The Digital Typhoon Project is a project aimed to be an example of the application of meteoinformatics to large-scale real-world issues. The two primary challenges of this project are to (1) build, for the typhoon image collection, large-scale scientific databases which are the foundation of meteoinformatics, and (2) to establish algorithms and database models for the discovery of information and knowledge useful for typhoon analysis and prediction.
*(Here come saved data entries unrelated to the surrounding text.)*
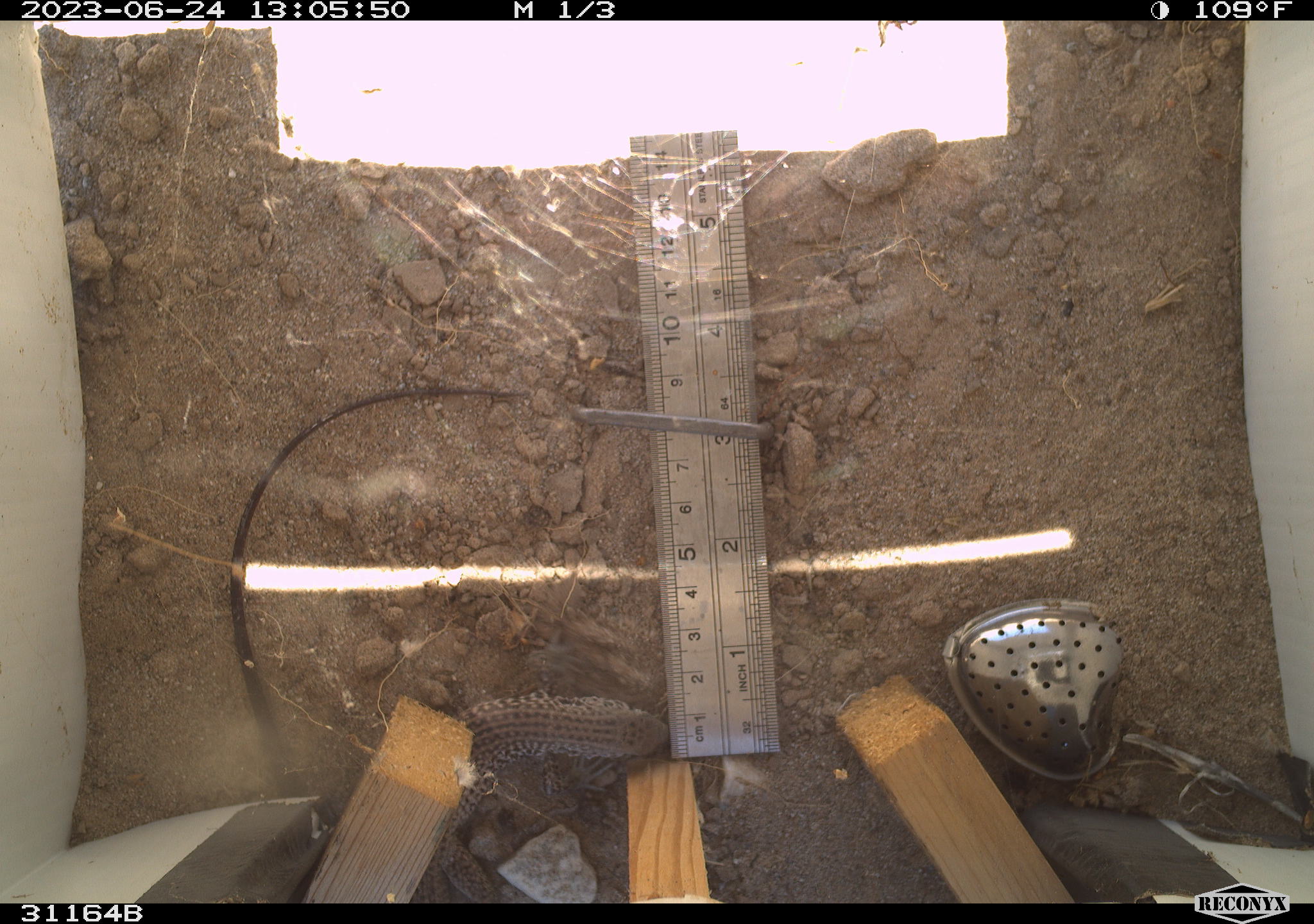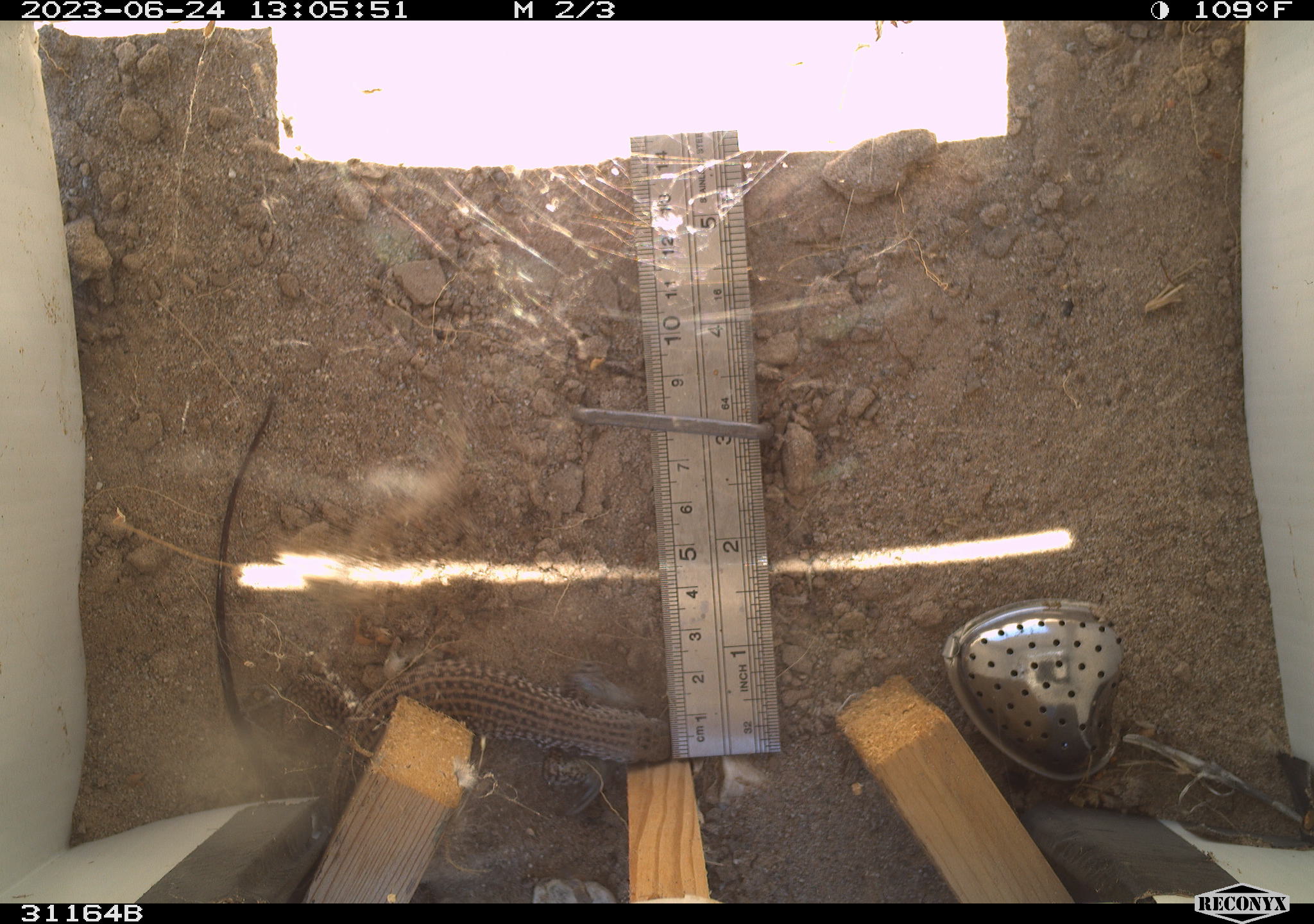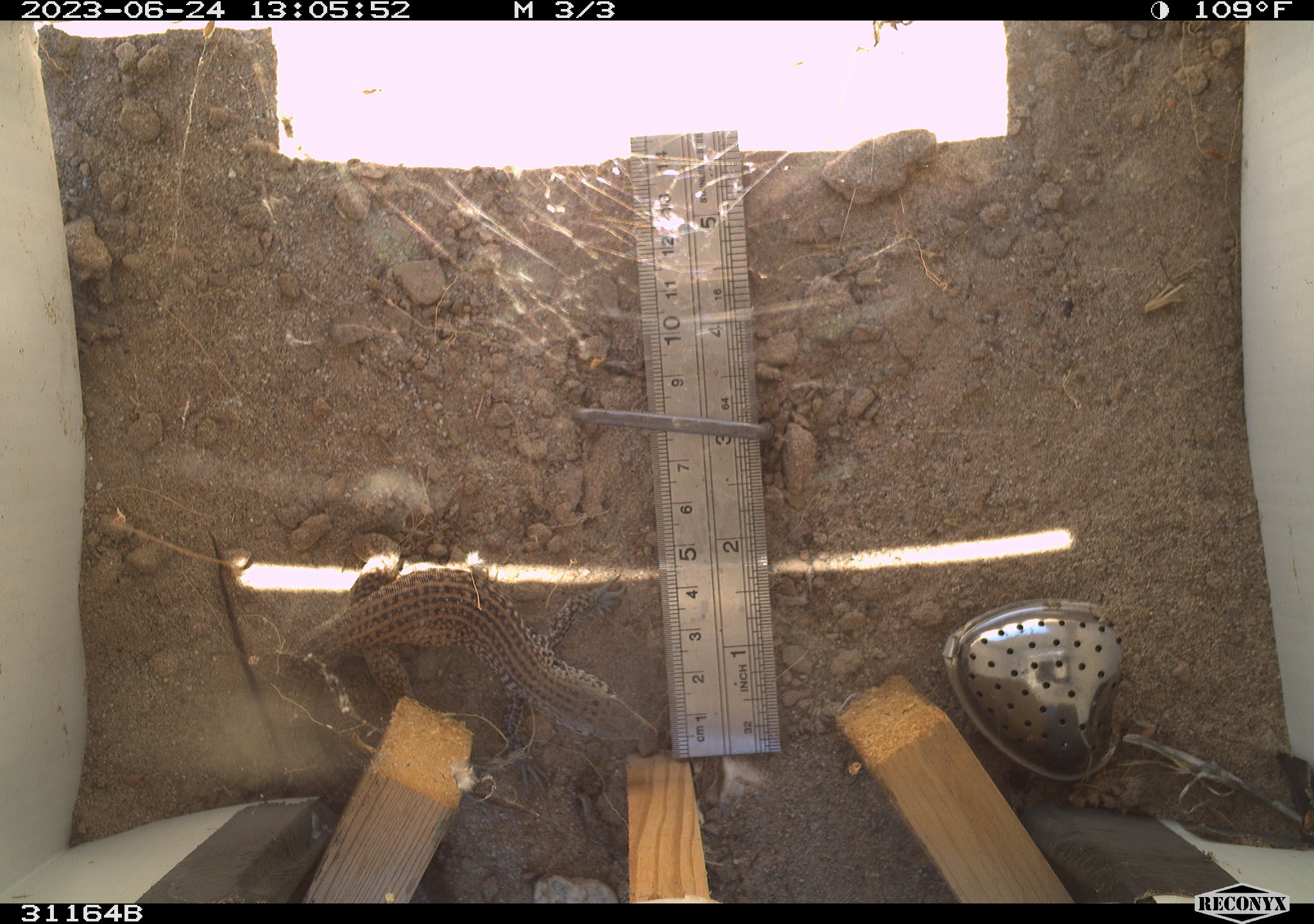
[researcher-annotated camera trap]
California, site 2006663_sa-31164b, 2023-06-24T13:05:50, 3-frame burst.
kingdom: Animalia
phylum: Chordata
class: Reptilia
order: Squamata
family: Teiidae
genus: Aspidoscelis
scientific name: Aspidoscelis tigris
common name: western whiptail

The Dataloader contained within this project addresses the first challenge. It is built for the Kitamoto Lab typhoon dataset and its structure, and is designed to be a easily accessible PyTorch-based interface with the dataset. Through it the user can (1) access typhoon images via index, typhoon ID, or season, (2) load all data into memory if desired, and (3) randomly split the dataset into buckets for model training, by image, season, or typhoon ID while preventing leakage between the buckets.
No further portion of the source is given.